DIRECTION: In the stretch of the Hello, Dolly! review from "The first time I" through "excruciatingly slow pace.", swap "store room" for "supply closet" and give that stretch again.

TEXT SEGMENT:
Note: This is a review of a preview of Hello, Dolly! Out of respect for the performance I only published it after the opening night. 

The first time I saw Hello, Dolly! was when I was 27 and preparing for an amateur production of the great musical in England. I had been cast in the role of Cornelius Hackl, the employee of Horace Vandergelder who has just been promoted from impertinent fool to chief clerk. Popping out of the store room box in the opening scene is exciting for all Cornelius-portrayers the world over – for two reasons. Firstly, you get to deliver your hotly-anticipated opening line in the show and finally get a glimpse of the audience. Secondly, it means you can breathe properly for the first time since lights down – you’ve been trapped with your assistant Barnaby in a tiny box for the last 15 minutes as the rest of the characters are introduced to the audience at a seemingly excruciatingly slow pace.

I was relaying this information to the perfectly lovely gentleman who was stood next to me at Broadway’s Shubert Theatre on Friday night when I asked him “So are you involved in this production at all?”. “Why yes,” he responded, “I’m the director.”

That would be four-time Tony Award-winning director Jerry Zaks. [1]

Outside the theatre

His production of Hello, Dolly!, set to run at the Sam S. Shubert Theater from 20th April, is exactly what you would hope to see from a Broadway version of a musical that has been around for the last 50 years. It simply oozes quality and class.

GIVEN DATA:
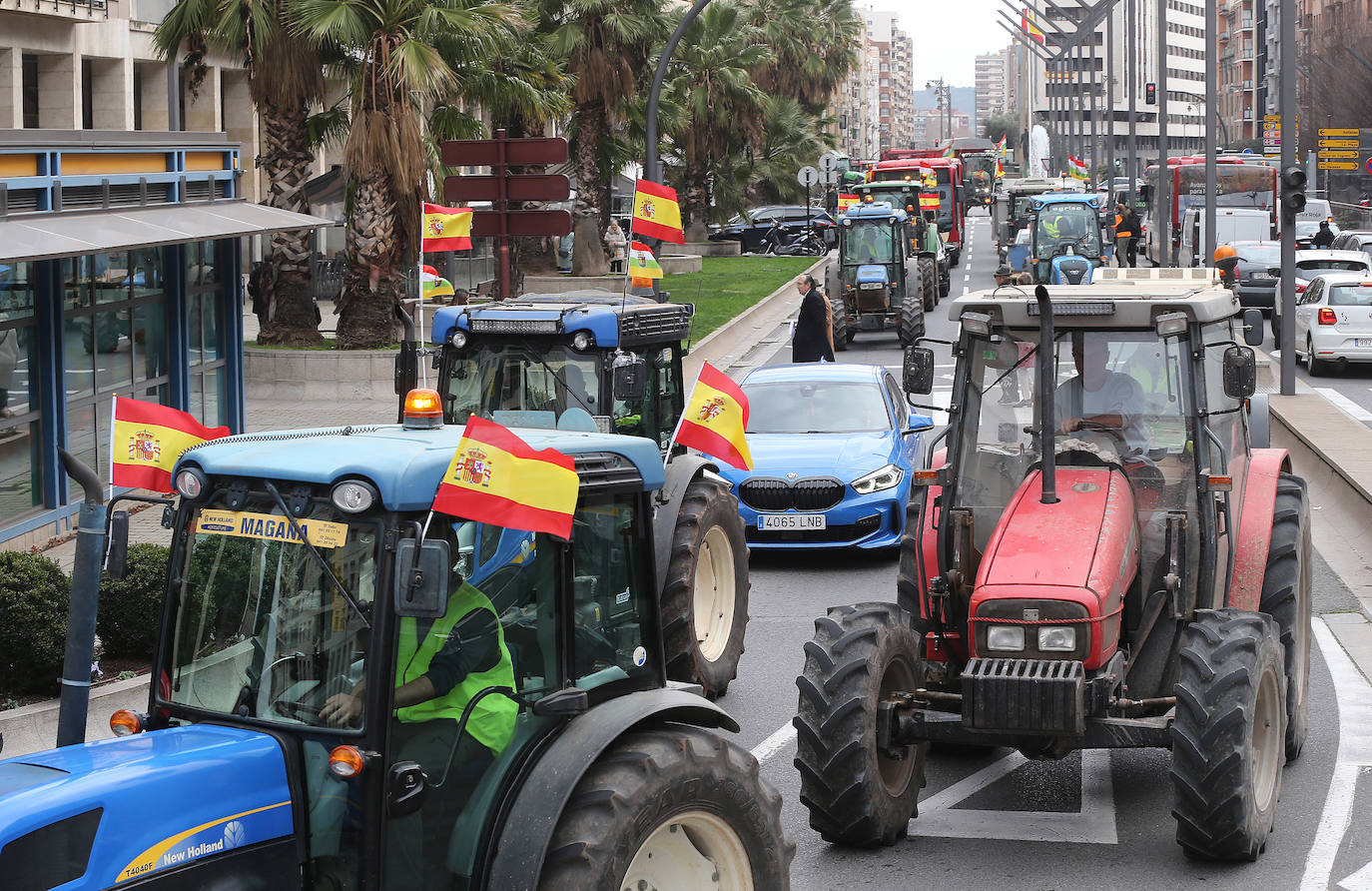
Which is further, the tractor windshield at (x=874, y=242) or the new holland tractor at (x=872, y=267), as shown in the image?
the tractor windshield at (x=874, y=242)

EXERCISE OUTPUT:
The first time I saw Hello, Dolly! was when I was 27 and preparing for an amateur production of the great musical in England. I had been cast in the role of Cornelius Hackl, the employee of Horace Vandergelder who has just been promoted from impertinent fool to chief clerk. Popping out of the supply closet box in the opening scene is exciting for all Cornelius-portrayers the world over – for two reasons. Firstly, you get to deliver your hotly-anticipated opening line in the show and finally get a glimpse of the audience. Secondly, it means you can breathe properly for the first time since lights down – you’ve been trapped with your assistant Barnaby in a tiny box for the last 15 minutes as the rest of the characters are introduced to the audience at a seemingly excruciatingly slow pace.